**Исходный текст:**

»»

О, исторгни ржавую душу! Со святыми меня упокой… Если из космоса взирать духовным взором на Землю, то от Нее постоянно отлетают души умерших людей, которых принимают Ангелы и относят на частный суд. Если бы с космической станции, на которой, кстати, тоже есть Икона, наблюдать эту грандиозное видение, то все без исключения люди стали бы в одно мгновение верующими в Святую Троицу. Но Бог не хочет одними видениями привлечь нас к вере, но ожидает, когда мы сами, добровольно, своей собственной волей изберем Благого Бога, а не лукавого. Тогда только мы блаженны, когда свободно проявляем любовь или негодование.

Несут или везут телесную храмину нашу, заключают ее под крышку гроба, но бывает, что и нет – земля Господня принимает свое, но если это прах человеческий - прах добродетельного христианина, то даже он в очах Божьих священен, это святые мощи, которые становятся проводником Божьей Благодати. У Бога нет ничего мертвого!

И пока в белом храме у реки, в окружении елей и крестов пели и кадили, люди с восхищением смотрели на то, как из небольших храмовых оконцев на гроб и усопшего из-за туч пролился несказанный свет и озарил храм и всех, кто грустил, наполнив его незакатной зарей. И этот свет мы понесем дальше в свою жизнь и, не смотря на любые скорби и муки, не утратим его.

--------------------------------------

Природа богоподобна. И шелест травы – это тот же молебен, как и Литургия – неумолчное пение всего тварного с земли до Неба и нетварного с Неба до земли. И хоть жалобно кричит на болоте птица, и она ведь знает Бога. Скользят ящерицы на пне, деловито снуют муравьи по своим делам, и если лечь в густой плотный брусничник (в отличие от мягкого светло-зеленого черничника) рядом с высоким соснами (а где-то рядом притаились (обязательно!) белые грибы, подосиновики и моховики!) и, лежа, рассматривать медленно плывущие над головой облака, то разве не почувствуешь – вот оно простое, безхитростное счастье в слиянии с Божией Любовью, которое заключается отнюдь не в безразличном растворении в природе, а именно в единении с Любовью, творящей одно чудесное и спасительное. ОБЩЕЕ ДЕЛО СВЕРШАЕТСЯ… Что только не вспомнишь, лежа вот так на родине, – как собирал ту же созревшую бруснику с мамой, переходя с одного темно-зеленого острова брусничника на другой… В сосновом лесу светло, как в раю. Стволы старых сосен, как храмовые колонны. Похожено у нас здесь с другом Лешкой, но с мамой больше всего, все углы и что в них растет и где, знаем… Теперь брожу здесь один – мама, отец и брат отошли в вечность, друг детства потерялся на Дальнем Востоке… Поэтому, наверное, и нет ощущения той по детски радостной всеполноты мира. Завидев другого человека в лесу, спешишь свернуть на другой путь, и овладевает душой томление и печаль, которые отгоняешь всеми силами, но память снова возвращает тебя в прошлое и хочется крикнуть, как та птица на далеком болоте, чтобы не было так больно…

Хорошо, пробравшись через густые заросли, выйти здесь же к реке, чтобы почувствовать волнение воды, дрожь смотрящихся в нее сосен, елей, рябин и берез. Это настолько родное, что и передать трудно. Осенью золотится листва берез, алеют кисти рябин, светятся стволы сосен, и вся речная вода пронизана небом с высокими легкими облаками – небесность везде и в тебе тоже! Редкие и славные минуты счастья. Как сделаться подобным вот этой первозданной чистоте? Как воскреснуть во всесовершенство Вечной Красоты? Как без страха и раболепства, будто на Страшном Суде, сказать: Я лучшей доли не искал. СЛАВА БОГУ ЗА ВСЕ.

««

**Исходные строки:**
»»

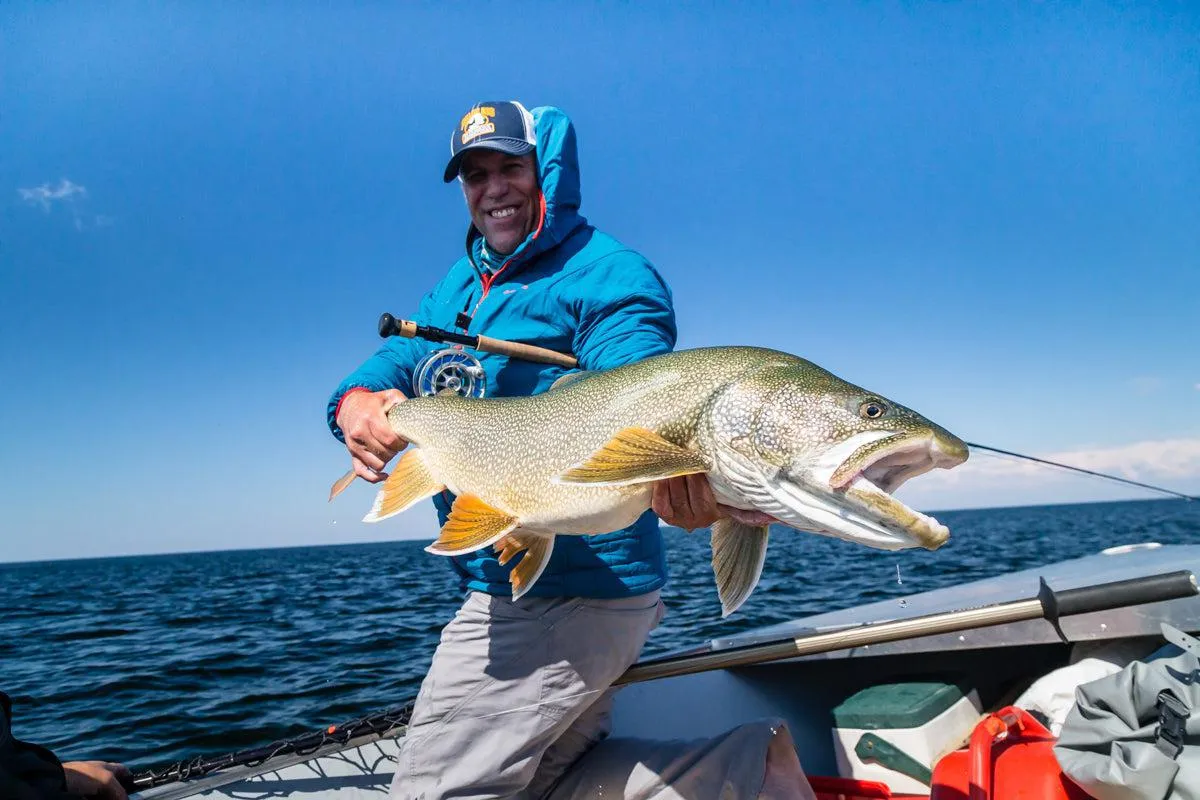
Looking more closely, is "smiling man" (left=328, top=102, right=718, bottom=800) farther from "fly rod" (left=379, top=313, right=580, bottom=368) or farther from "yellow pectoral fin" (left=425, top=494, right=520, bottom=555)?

««
»»

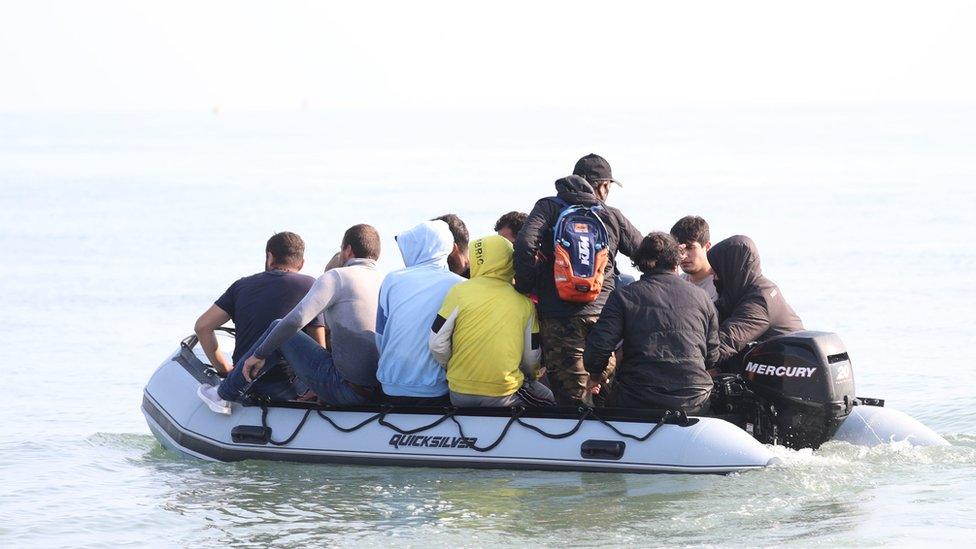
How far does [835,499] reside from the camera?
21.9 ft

««

**Задание:**
Воспроизведите фрагмент исходного текста, всё от слов «О, исторгни ржавую» вниз до слов «любовь или негодование.», подставив «Серафимы» вместо «Ангелы».

**Ответ:**
О, исторгни ржавую душу! Со святыми меня упокой… Если из космоса взирать духовным взором на Землю, то от Нее постоянно отлетают души умерших людей, которых принимают Серафимы и относят на частный суд. Если бы с космической станции, на которой, кстати, тоже есть Икона, наблюдать эту грандиозное видение, то все без исключения люди стали бы в одно мгновение верующими в Святую Троицу. Но Бог не хочет одними видениями привлечь нас к вере, но ожидает, когда мы сами, добровольно, своей собственной волей изберем Благого Бога, а не лукавого. Тогда только мы блаженны, когда свободно проявляем любовь или негодование.